Ingredientes para el curd de limón con yemas de huevo
- 120 g de zumo de limón
- la ralladura de 2 limones
- 2 yemas de huevo
- 7 g de fécula de patata
- 120 g de azúcar
- 80 g de mantequilla
- una pizca de sal
Cómo preparar curd de limón con yemas de huevo
Lavamos bien los limones, primero con agua tibia corriente y una esponja, luego los cubrimos con agua hirviendo y los dejamos reposar un par de minutos. Presionamos el limón con la palma de la mano contra la mesa y lo hacemos rodar para ablandarlo; así será más fácil exprimir el zumo. Primero, retiramos una fina capa de la cáscara amarilla del limón, procurando no tocar la parte blanca, ya que es amarga. Luego, exprimimos el zumo de limón. Si los limones son jugosos, de dos unidades obtendremos justo 120 g de zumo.
Cascamos los huevos en un bol y separamos las yemas de las claras. Las claras de huevo se pueden guardar en un frasco y congelar; con ellas se puede hacer merengue o tortitas de claras para una receta dietética.
En un cazo de fondo grueso, vertemos el azúcar y una pizca de sal. Añadimos las yemas de huevo.
Añadimos la fécula de patata. Para las cremas pasteleras es mejor usar fécula de patata, mientras que para rebozar es preferible la de maíz.
Añadimos la ralladura de limón.
Colamos el zumo de limón recién exprimido a través de un colador para quitar las pepitas.
Mezclamos los ingredientes con unas varillas y calentamos lentamente a fuego bajo o al baño maría, removiendo constantemente para que el curd no se queme. En cuanto la crema espese y aparezcan pequeñas burbujas por el borde del cazo, podemos retirarla del fuego.
Volvemos a colar la crema a través de un colador; la ralladura de limón ya ha liberado todo su aroma y no la necesitaremos más. Como buena ama de casa ahorradora, entiendo que en la ralladura aún quedan suficientes sustancias aromáticas, por lo que se le puede dar otro uso. Por ejemplo, añadirla a productos horneados.
Añadimos la mantequilla.
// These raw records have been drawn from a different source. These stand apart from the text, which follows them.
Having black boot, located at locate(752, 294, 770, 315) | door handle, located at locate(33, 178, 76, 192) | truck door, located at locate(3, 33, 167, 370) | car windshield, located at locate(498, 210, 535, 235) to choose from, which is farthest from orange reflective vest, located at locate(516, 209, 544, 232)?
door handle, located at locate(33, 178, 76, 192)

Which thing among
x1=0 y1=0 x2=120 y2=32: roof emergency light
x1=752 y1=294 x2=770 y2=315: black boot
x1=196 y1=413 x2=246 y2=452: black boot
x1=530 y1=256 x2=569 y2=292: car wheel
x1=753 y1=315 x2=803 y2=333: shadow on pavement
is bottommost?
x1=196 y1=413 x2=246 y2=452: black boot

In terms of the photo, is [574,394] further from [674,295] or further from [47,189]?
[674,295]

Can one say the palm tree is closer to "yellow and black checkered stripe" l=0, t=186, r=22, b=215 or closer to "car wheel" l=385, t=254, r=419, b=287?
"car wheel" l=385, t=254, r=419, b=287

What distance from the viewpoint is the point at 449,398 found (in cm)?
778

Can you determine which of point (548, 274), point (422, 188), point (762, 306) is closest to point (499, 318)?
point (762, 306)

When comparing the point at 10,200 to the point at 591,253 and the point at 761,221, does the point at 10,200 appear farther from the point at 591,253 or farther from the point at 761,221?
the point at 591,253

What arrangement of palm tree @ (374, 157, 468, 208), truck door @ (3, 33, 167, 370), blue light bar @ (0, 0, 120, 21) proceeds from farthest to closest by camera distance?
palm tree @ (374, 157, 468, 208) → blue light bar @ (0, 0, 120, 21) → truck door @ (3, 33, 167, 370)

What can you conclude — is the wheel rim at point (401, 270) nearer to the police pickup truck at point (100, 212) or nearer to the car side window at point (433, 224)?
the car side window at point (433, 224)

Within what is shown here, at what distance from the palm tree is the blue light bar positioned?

Calentamos el curd a fuego bajo, removiendo, hasta que la mantequilla se derrita por completo. También se puede batir con una batidora eléctrica.
El curd de limón listo tiene un aspecto increíble y un sabor divino. La crema parece brillar con la luz del sol; es el mejor relleno para tartas y pasteles. ¡No dejes de probar a prepararlo!

Tras unas horas, el curd de limón espesará, adquiriendo una consistencia similar a una jalea densa o mermelada, y estará listo para su uso.
Pasamos el curd de limón a frascos limpios y secos. Una vez que se enfríe, cerramos bien las tapas y lo guardamos en el frigorífico. Después de unas horas, el curd de limón espesará, adquiriendo una consistencia similar a una jalea densa y elástica o a una mermelada, y estará listo para su uso. Por cierto, untado sobre una rebanada de pan tostado, es un delicioso sándwich para el desayuno.
¡Y ahí lo tienes! Un curd de limón casero, brillante y lleno de sabor, listo para transformar tus postres. La belleza de esta crema reside en su versatilidad: úsala como relleno para una tarta de merengue, sírvela con yogur natural y granola para un desayuno especial, o simplemente úntala sobre una tostada caliente. Conservado en un frasco hermético en el frigorífico, este pequeño tesoro te alegrará los días. Esperamos que disfrutes de cada cucharada de este sol líquido. ¡Buen provecho!